Preface: PIAA in Pennsylvania is split into 12 Districts. Each district essentially operates as its own small state association. The only thing they don't control is school classification, player eligibility, and playing calendar. Leagues, schedules, playoffs, etc are up to the district. And there's a big disparity in size of district.
District 8 has 6 football teams (known as the Pittsburgh City League), District 7 has over 120 (known as the Western Pennsylvania Interscholastic Athletic League, aka the WPIAL), and District 10 has 40, give or take.
District 8 has always operated as one league run by one school district. District 7 has long since operated on a district-wide alignment system. The WPIAL dictates what league the teams play in for all sports, and sets their schedule (except for the first game of the year). Unlike other districts, the geographic reach of the WPIAL is by membership and not hardened lines on a map. There's overlap. For instance, Indiana, and Hollidaysburg all are members of WPIAL and not District 6.
Meanwhile, District 10 used to operate with an Ohio style setup of leagues determined by schools. Playoffs were a bit wonky working around that, since it was always by achievement and not a points system (i.e., you are the best team in your league in AA, you're in the playoffs in AA).
The leagues had teams of all different sizes in them.

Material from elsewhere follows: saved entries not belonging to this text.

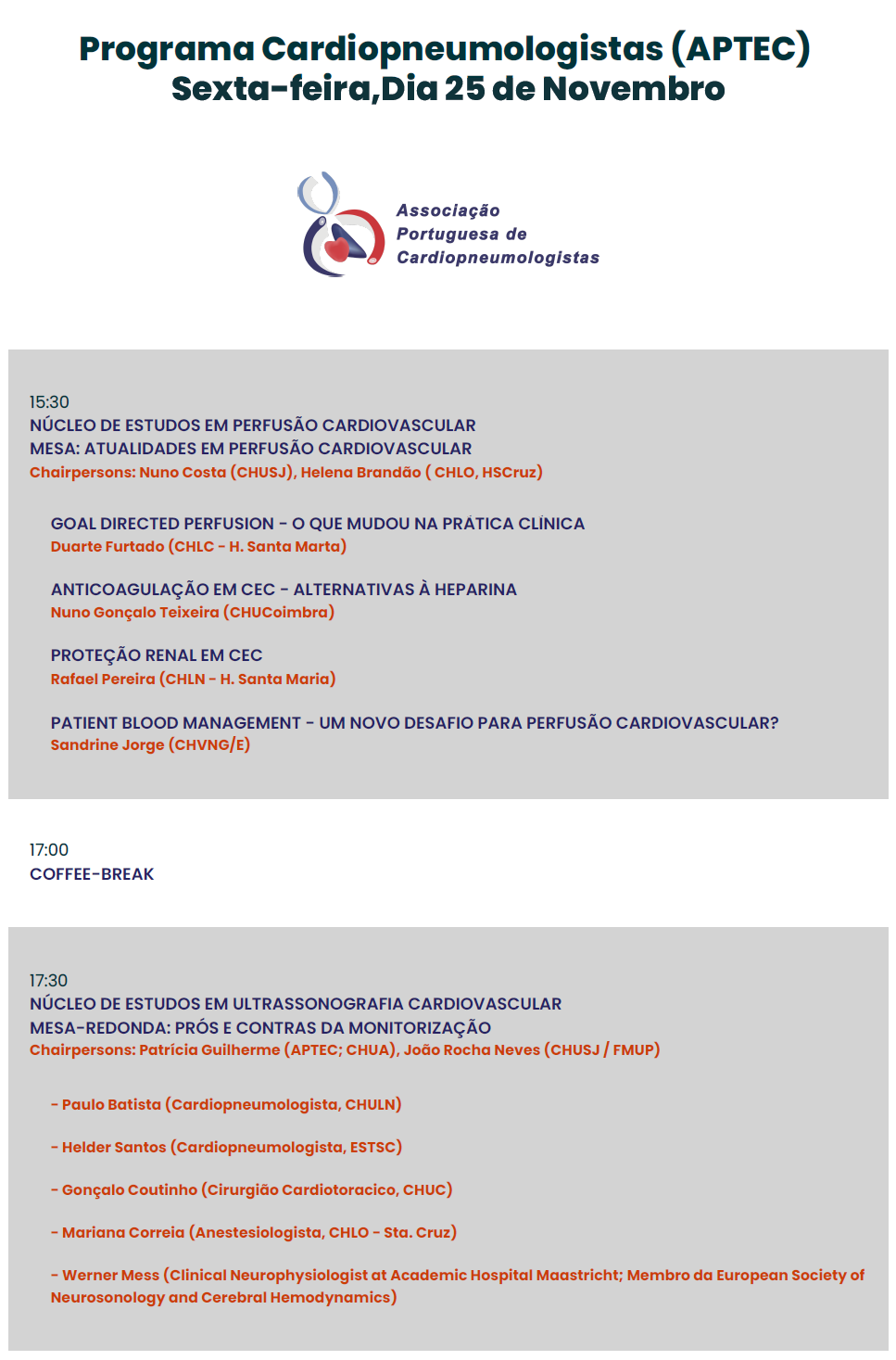 Programa Cardiopneumologistas (APTEC)
Sexta-feira,Dia 25 de Novembro

Associação
Portuguesa de
Cardiopneumologistas

15:30
NÚCLEO DE ESTUDOS EM PERFUSÃO CARDIOVASCULAR
MESA: ATUALIDADES EM PERFUSÃO CARDIOVASCULAR
Chairpersons: Nuno Costa (CHUSJ), Helena Brandão ( CHLO, HSCruz)

GOAL DIRECTED PERFUSION - O QUE MUDOU NA PRÁTICA CLÍNICA
Duarte Furtado (CHLC - H. Santa Marta)

ANTICOAGULAÇÃO EM CEC - ALTERNATIVAS À HEPARINA
Nuno Gonçalo Teixeira (CHUCoimbra)

PROTEÇÃO RENAL EM CEC
Rafael Pereira (CHLN - H. Santa Maria)

PATIENT BLOOD MANAGEMENT - UM NOVO DESAFIO PARA PERFUSÃO CARDIOVASCULAR?
Sandrine Jorge (CHVNG/E)

17:00
COFFEE-BREAK

17:30
NÚCLEO DE ESTUDOS EM ULTRASSONOGRAFIA CARDIOVASCULAR
MESA-REDONDA: PRÓS E CONTRAS DA MONITORIZAÇÃO
Chairpersons: Patrícia Guilherme (APTEC; CHUA), João Rocha Neves (CHUSJ / FMUP)

- Paulo Batista (Cardiopneumologista, CHULN)

- Helder Santos (Cardiopneumologista, ESTSC)

- Gonçalo Coutinho (Cirurgião Cardiotoracico, CHUC)

- Mariana Correia (Anestesiologista, CHLO - Sta. Cruz)

- Werner Mess (Clinical Neurophysiologist at Academic Hospital Maastricht; Membro da European Society of Neurosonology and Cerebral Hemodynamics)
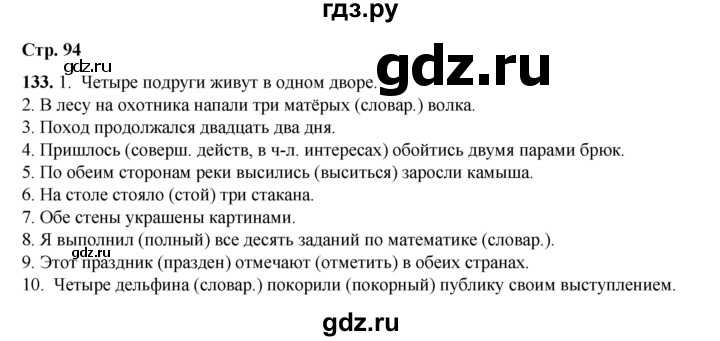 гдз.ру

Стр. 94

gdz.ru

gdz.ru

133. 1. Четыре подруги живут в одном дворе.
2. В лесу на охотника напали три матёрых (словар.) волка.
3. Поход продолжался двадцать два дня.
4. Пришлось (соверш. действ, в ч-л. интересах) обойтись двумя парами брюк.
5. По обеим сторонам реки высились (выситься) заросли камыша.
6. На столе стояло (стой) три стакана.
7. Обе стены украшены картинами.
8. Я выполнил (полный) все десять заданий по математике (словар.).

gdz.ru

9. Этот праздник (празден) отмечают (отметить) в обеих странах.
10. Четыре дельфина (словар.) покорили (покорный) публику своим выступлением.

gdz.ru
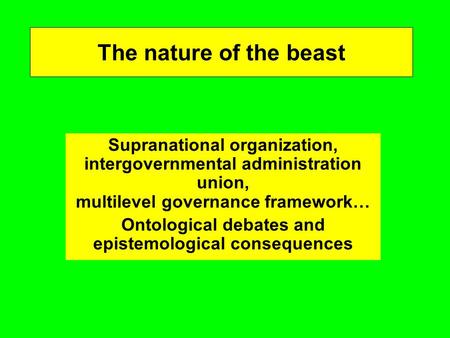 The nature of the beast

Supranational organization, intergovernmental administration union, multilevel governance framework…

Ontological debates and epistemological consequences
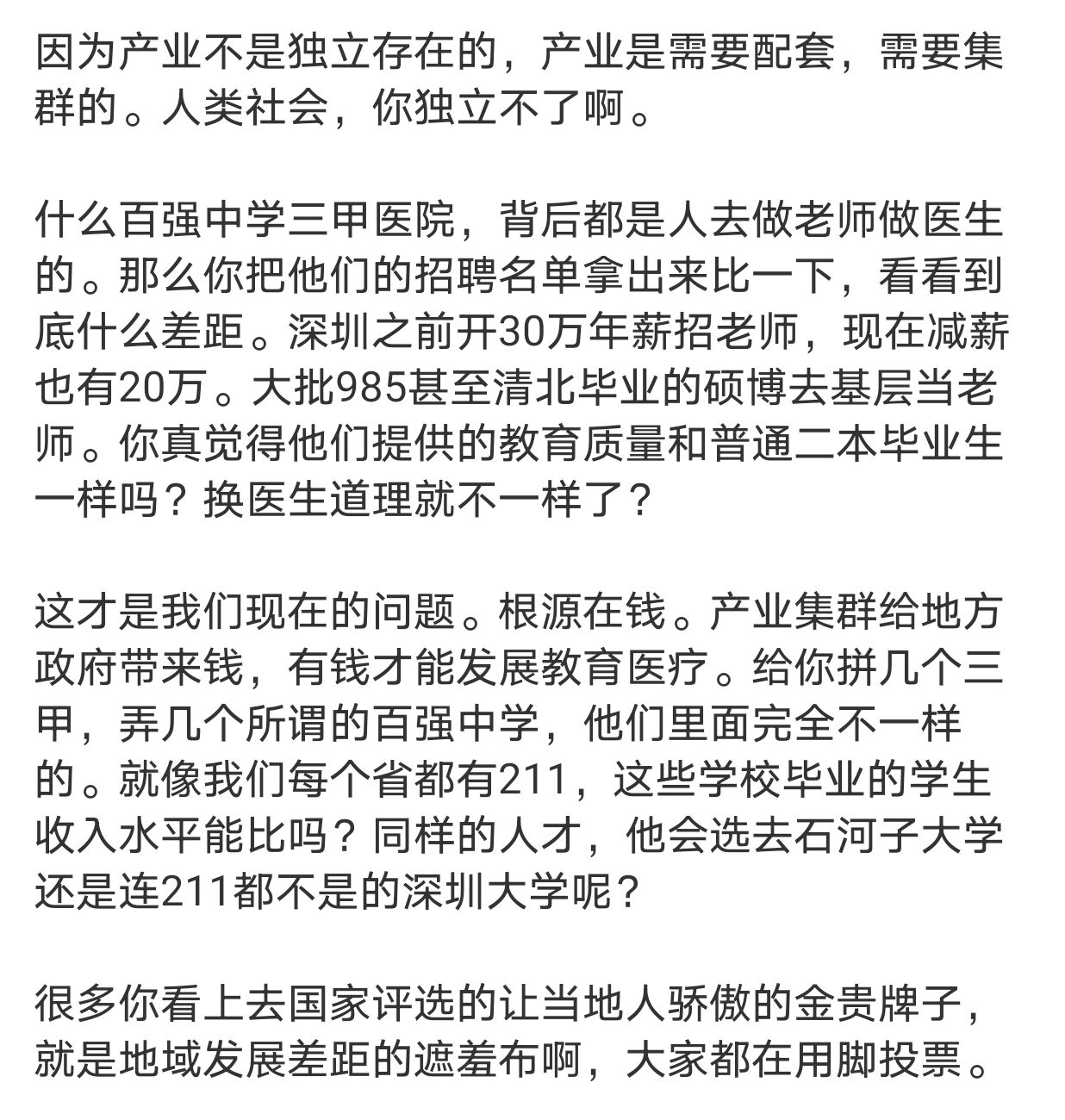 因为产业不是独立存在的，产业是需要配套，需要集群的。人类社会，你独立不了啊。

什么百强中学三甲医院，背后都是人去做老师做医生的。那么你把他们的招聘名单拿出来比一下，看看到底什么差距。深圳之前开30万年薪招老师，现在减薪也有20万。大批985甚至清北毕业的硕博去基层当老师。你真觉得他们提供的教育质量和普通二本毕业生一样吗？换医生道理就不一样了？

这才是我们现在的问题。根源在钱。产业集群给地方政府带来钱，有钱才能发展教育医疗。给你拼几个三甲，弄几个所谓的百强中学，他们里面完全不一样的。就像我们每个省都有211，这些学校毕业的学生收入水平能比吗？同样的人才，他会选去石河子大学还是连211都不是的深圳大学呢？

很多你看上去国家评选的让当地人骄傲的金贵牌子，就是地域发展差距的遮羞布啊，大家都在用脚投票。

The most noteworthy was the Northwest Football Conference. Which was a football only playing conference made up of Erie East, Erie Strong Vincent, Titusville, Meadville, Greenville, Warren, Franklin and Oil City. Spread over the entire district. Then there as the Erie County League, which was Northwestern, Girard, Fairview, Iroquois, Seneca, Harbor Creek, North East, and Corry. There was the French Creek Valley Conference, which was smaller schools south of Erie County. There was Maplewood, Saegertown, Cambridge Springs, Union City, Conneaut Lake, Conneaut Valley, Linesville, Lakeview, and Cochranton. South of that, was the Mercer County Athletic Conference, which had the league split into 3 parts (but schedules covered the entire league) for AAA Slippery Rock, Hickory, and Grove City; AA with Wilmington, Sharon, Mercer, and Reyolds; and A with Sharpsville, West Middlesex, and Kennedy Catholic. There was also General McLane, Fort LeBoeuf, Cathedral Prep, McDowell, and Central Tech, but I forget how they were situated.
This format lasted for a long time. The NWC teams played in the ECL, FCVC or MCAC for all other sports.

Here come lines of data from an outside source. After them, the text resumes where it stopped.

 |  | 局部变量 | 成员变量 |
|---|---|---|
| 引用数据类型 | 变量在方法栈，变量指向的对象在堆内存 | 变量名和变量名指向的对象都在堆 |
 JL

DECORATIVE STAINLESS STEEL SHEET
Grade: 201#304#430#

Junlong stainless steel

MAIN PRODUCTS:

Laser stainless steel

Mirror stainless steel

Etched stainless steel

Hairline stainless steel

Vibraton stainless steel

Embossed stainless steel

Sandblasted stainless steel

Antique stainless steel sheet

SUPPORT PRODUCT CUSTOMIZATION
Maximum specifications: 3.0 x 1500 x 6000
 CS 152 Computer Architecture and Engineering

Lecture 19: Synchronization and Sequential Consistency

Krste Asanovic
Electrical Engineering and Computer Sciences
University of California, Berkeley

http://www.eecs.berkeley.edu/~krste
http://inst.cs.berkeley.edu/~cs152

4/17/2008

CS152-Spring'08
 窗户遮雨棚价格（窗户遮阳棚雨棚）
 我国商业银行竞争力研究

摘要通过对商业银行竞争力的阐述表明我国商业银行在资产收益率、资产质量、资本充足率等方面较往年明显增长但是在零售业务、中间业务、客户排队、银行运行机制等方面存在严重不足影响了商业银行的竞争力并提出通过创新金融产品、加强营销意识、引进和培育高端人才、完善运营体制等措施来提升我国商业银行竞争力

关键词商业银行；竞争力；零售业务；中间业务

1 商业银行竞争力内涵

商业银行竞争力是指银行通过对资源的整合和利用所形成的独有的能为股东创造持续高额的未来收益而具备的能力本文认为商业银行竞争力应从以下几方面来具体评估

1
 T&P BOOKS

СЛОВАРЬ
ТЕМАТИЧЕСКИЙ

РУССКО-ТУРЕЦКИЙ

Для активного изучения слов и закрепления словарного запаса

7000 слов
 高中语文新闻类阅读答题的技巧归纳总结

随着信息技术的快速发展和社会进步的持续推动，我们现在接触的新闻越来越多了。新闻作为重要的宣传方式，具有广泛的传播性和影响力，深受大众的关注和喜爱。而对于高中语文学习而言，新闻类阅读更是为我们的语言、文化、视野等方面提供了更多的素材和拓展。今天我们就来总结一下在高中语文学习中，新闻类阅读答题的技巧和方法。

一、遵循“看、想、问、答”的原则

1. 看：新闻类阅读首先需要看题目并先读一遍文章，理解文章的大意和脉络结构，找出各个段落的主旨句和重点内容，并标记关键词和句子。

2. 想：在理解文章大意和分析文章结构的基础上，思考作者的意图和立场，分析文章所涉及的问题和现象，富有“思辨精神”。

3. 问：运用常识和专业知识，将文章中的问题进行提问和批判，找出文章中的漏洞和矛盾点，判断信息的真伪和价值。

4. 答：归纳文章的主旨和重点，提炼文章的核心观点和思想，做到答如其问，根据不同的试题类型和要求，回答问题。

Until, the schools were just tired of scheduling. One, the NWC decided to become an all-sports conference in the early 2000s. Which forced Greenville out because though they could handle the travel for football, they weren't about to do it as a small school for all over sports. So, they went to the MCAC for a few years. But still, scheduling issues remained.
So, early/mid-2000s, the district voted to switch to a region setup (basically, what has been discussed here), where the District would assign teams to a region, and schedule their games. And let the schools only worry about scheduling their non-region games.
For the first cycle, it was basically:
MCAC became Region 1(A) and 3(AA). FCVC became Region 2 (A), and ECL became Region 4 (AA). NWC and City/large schools became Region 5 (AAA) and Region 6 (AAAA). Then, the realignments really started moving teams around. Saegertown got bumped to 2A, so they were in the south with all new teams in R3. And struggled. Northern teams did everything they could to stay away from Cathedral Prep.
Overall though, it's been 20 years and the schools have no intention of moving out of the region setup. It works. Sometimes you aren't in a region with a team you regularly play. So you just schedule them non-region yourself. It hasn't been the big scary thing Ohioans seem bent out of shape about.
Are their flaws? Certainly. But if you look around Ohio and see the constant reshuffling of leagues, then you realize the problem with the current system is not being addressed, either. And it's getting worse. MVAC anyone?
Other states do it, and it works. Some districts are far bigger than anything Ohio has to deal with. Where games are hours away in-league. While Ohioans are complaining about 40 minute drives. As someone else said on here... grow a pair.